As shown in Figure 7(a), the ability of the DL model to discriminate T stages of EC primarily relied on recognizing tumor location and size. The red concentration area was of prime importance for the DL model to draw classification inferences and indicated suspicious areas related to tumor differences. The gradations of color reflected the degree of attention paid by the model, with the interior of T1-stage tumors and the periphery and hilum of T2-stage tumors receiving greater focus. In contrast, the focus was scattered for T3-stage tumors. In this study, 24 DL features contributing to T staging were extracted from the final activation filter of the HMFFN, with their distributions across different T stages explicitly displayed (Figure 7(b)). The vertical axis of the heatmap is the result of unsupervised hierarchical clustering of all EC patients, and the horizontal axis is the DF expression. The model obtained three different subgroups through clustering based on the different feature expressions. The contribution difference of features 1, 3, 7, 12, and 16 is larger in the T3 stage, and features 4, 17, 24, 19, 21, and 22 express more differently in the T2 stage. The features generally contributed difference, but all contributed less in the T1 stage inconspicuously. In Figure 7(c), the relative distance between green points (T1-stage) and purple points (T2-stage) was significantly large, indicating that UMAP representations, namely DL features with reduced dimensionality, provided clear separation. However, clusters were on both sides of the yellow points (T3-stage) in addition to the main cluster in the middle.

Figure 7.
Interpretability analysis of the HMFFN in extracting DL features from CT images of esophageal cancer with different T stages. (a) Category activation map visualizing the key CT regions that the model focused on when extracting DL features. (b) Cluster heatmap generated with unsupervised hierarchical clustering of patients (vertical axis) and deep learning features expressions (i.e., the output of the last activation filters, horizontal axis). (c) Classification visualization of DL features after dimensionality reduction using the UMAP method.

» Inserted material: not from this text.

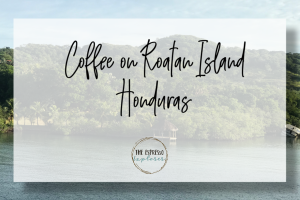 Coffee on Roatan Island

Comparisons of model performance to previous studies

The comprehensive comparison with previous literatures related to tumor staging of EC was conducted. We searched PubMed (https://pubmed.ncbi.nlm.nih.gov/) for articles from January 2014 to May 2025, with the search terms (“esophageal cancer” OR “esophageal neoplasms”) AND (“model” OR “modelling”) AND “T stage” with no language restrictions, and found 794 publications. Most of the articles were basic research on genes or did not focus on the T-staging prediction of EC. The previous literature for comparison here incorporated not only T-staging diagnosis related studies (1–3), but also lymph node metastasis related research (4–6) and TNM staging related papers (7) in the field of EC because existing studies for T-staging prediction of EC using AI methods were few.^26–28^,55–58 The results (Supplementary Table 2) showed that machine learning methods were commonly adopted, and most research only used one of the clinical data, like CT, MRI, gastroscopy, or clinicopathological characteristics, relying on the single data feature without considering additive values of multi-source features in ensemble models. Besides, the sample size of the included studies was smaller than that of ours. On the whole, the highest AUC value was 0.857, and the rest were lower than 0.8, though they were basically binary classification work. Only the second article was a four-way classification study, and the ACC value was just 60.3%. The evaluation indices of the model performance reported in the first six papers all had a partial absence. No significant decline in our model performance was observed in the three-way classification task, and meanwhile, the evaluation index was more comprehensive.

Discussion

This study established and independently validated an innovative and effective T-staging diagnostic framework for EC patients before surgery. We extracted DF, RF, and CF from unstructured CT images and structured clinical variables and fused them to obtain the T-staging prediction results. The combined DL model HMFFN-AMGNN, based on the three feature types, exhibited superior and reliable predictive efficacy, yielding the highest AUC, ACC, etc.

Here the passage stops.